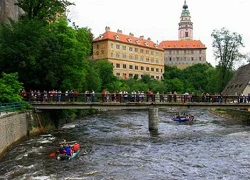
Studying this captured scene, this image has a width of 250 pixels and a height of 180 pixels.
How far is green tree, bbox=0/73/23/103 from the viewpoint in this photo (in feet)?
110

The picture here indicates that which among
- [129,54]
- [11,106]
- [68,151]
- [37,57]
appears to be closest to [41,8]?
[37,57]

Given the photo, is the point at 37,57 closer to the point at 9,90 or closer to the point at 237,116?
the point at 9,90

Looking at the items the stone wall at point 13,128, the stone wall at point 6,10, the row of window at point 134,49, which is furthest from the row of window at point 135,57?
the stone wall at point 13,128

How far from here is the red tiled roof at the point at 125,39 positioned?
126250 mm

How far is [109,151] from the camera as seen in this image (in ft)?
94.8

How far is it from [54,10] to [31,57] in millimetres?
14263

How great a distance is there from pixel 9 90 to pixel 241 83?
44118mm

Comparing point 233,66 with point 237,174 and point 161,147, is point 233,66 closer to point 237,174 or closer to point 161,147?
point 161,147

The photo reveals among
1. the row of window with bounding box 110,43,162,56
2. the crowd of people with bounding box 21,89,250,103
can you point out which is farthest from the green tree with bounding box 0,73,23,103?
the row of window with bounding box 110,43,162,56

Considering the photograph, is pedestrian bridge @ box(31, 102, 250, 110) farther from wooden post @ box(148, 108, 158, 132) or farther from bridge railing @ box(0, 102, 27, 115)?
bridge railing @ box(0, 102, 27, 115)

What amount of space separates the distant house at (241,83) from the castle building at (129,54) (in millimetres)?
57238

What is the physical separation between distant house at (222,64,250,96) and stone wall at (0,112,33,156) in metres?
39.7

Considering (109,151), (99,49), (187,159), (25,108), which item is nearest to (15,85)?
(25,108)

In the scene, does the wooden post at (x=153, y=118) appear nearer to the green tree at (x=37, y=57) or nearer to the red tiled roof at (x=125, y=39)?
the green tree at (x=37, y=57)
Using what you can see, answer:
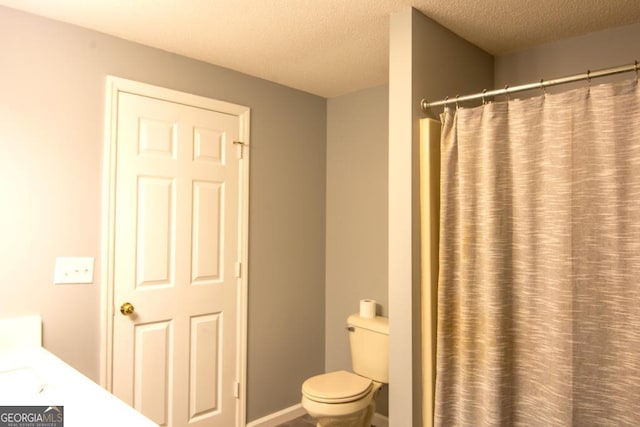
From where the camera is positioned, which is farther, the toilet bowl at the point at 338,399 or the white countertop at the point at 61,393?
the toilet bowl at the point at 338,399

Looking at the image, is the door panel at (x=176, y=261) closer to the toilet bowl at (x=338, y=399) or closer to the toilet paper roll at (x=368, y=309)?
the toilet bowl at (x=338, y=399)

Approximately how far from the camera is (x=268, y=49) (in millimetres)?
2246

-- OBJECTIVE --
Rewrite the listing above with every "wooden post" changed to "wooden pole", keeping everything else the same. Leave the pictures out.

-- OUTPUT FOR THIS TASK --
Studying this captured scene, this image has a width of 250 pixels and a height of 180 pixels.
How far is green tree, bbox=0/73/23/103 from the viewpoint in this photo (in feet)?
110

The picture here indicates that which among
- [129,54]
- [11,106]
- [68,151]
- [37,57]
appears to be closest to [41,8]?
[37,57]

Given the photo, is the point at 37,57 closer to the point at 9,90 or closer to the point at 237,116?
the point at 9,90

Looking at the items the stone wall at point 13,128, the stone wall at point 6,10, the row of window at point 134,49, which is furthest from the row of window at point 135,57?
the stone wall at point 13,128

How far from here is the red tiled roof at the point at 125,39 positioned?
126250 mm

How far is [109,151] from the camera as seen in this image (in ft)?
94.8

How far is it from [54,10] to [31,57] in millimetres?
14263

How great a distance is there from pixel 9 90 to pixel 241 83?
44118mm

Comparing point 233,66 with point 237,174 and point 161,147, is point 233,66 closer to point 237,174 or closer to point 161,147?
point 161,147

The photo reveals among
1. the row of window with bounding box 110,43,162,56
2. the crowd of people with bounding box 21,89,250,103
can you point out which is farthest from the green tree with bounding box 0,73,23,103?
the row of window with bounding box 110,43,162,56

Considering the photograph, is pedestrian bridge @ box(31, 102, 250, 110) farther from wooden pole @ box(148, 108, 158, 132) or farther from bridge railing @ box(0, 102, 27, 115)?
bridge railing @ box(0, 102, 27, 115)

What amount of space separates the distant house at (241,83) from the castle building at (129,54) (in millimetres)?
57238

What is the physical separation between distant house at (222,64,250,96) and stone wall at (0,112,33,156) in metres?
39.7

Considering (109,151), (99,49), (187,159), (25,108), which item is nearest to (15,85)?
(25,108)

In the scene, does the wooden pole at (x=153, y=118) appear nearer to the green tree at (x=37, y=57) or nearer to the red tiled roof at (x=125, y=39)?
the green tree at (x=37, y=57)
Using what you can see, answer:
From where the camera is positioned, which is farther, the toilet bowl at the point at 338,399 or the white countertop at the point at 61,393?
the toilet bowl at the point at 338,399

Looking at the image, is the door panel at (x=176, y=261) closer to the toilet bowl at (x=338, y=399) or closer to the toilet paper roll at (x=368, y=309)?
the toilet bowl at (x=338, y=399)

Approximately how far from the camera is (x=268, y=49) (in millimetres)?
2246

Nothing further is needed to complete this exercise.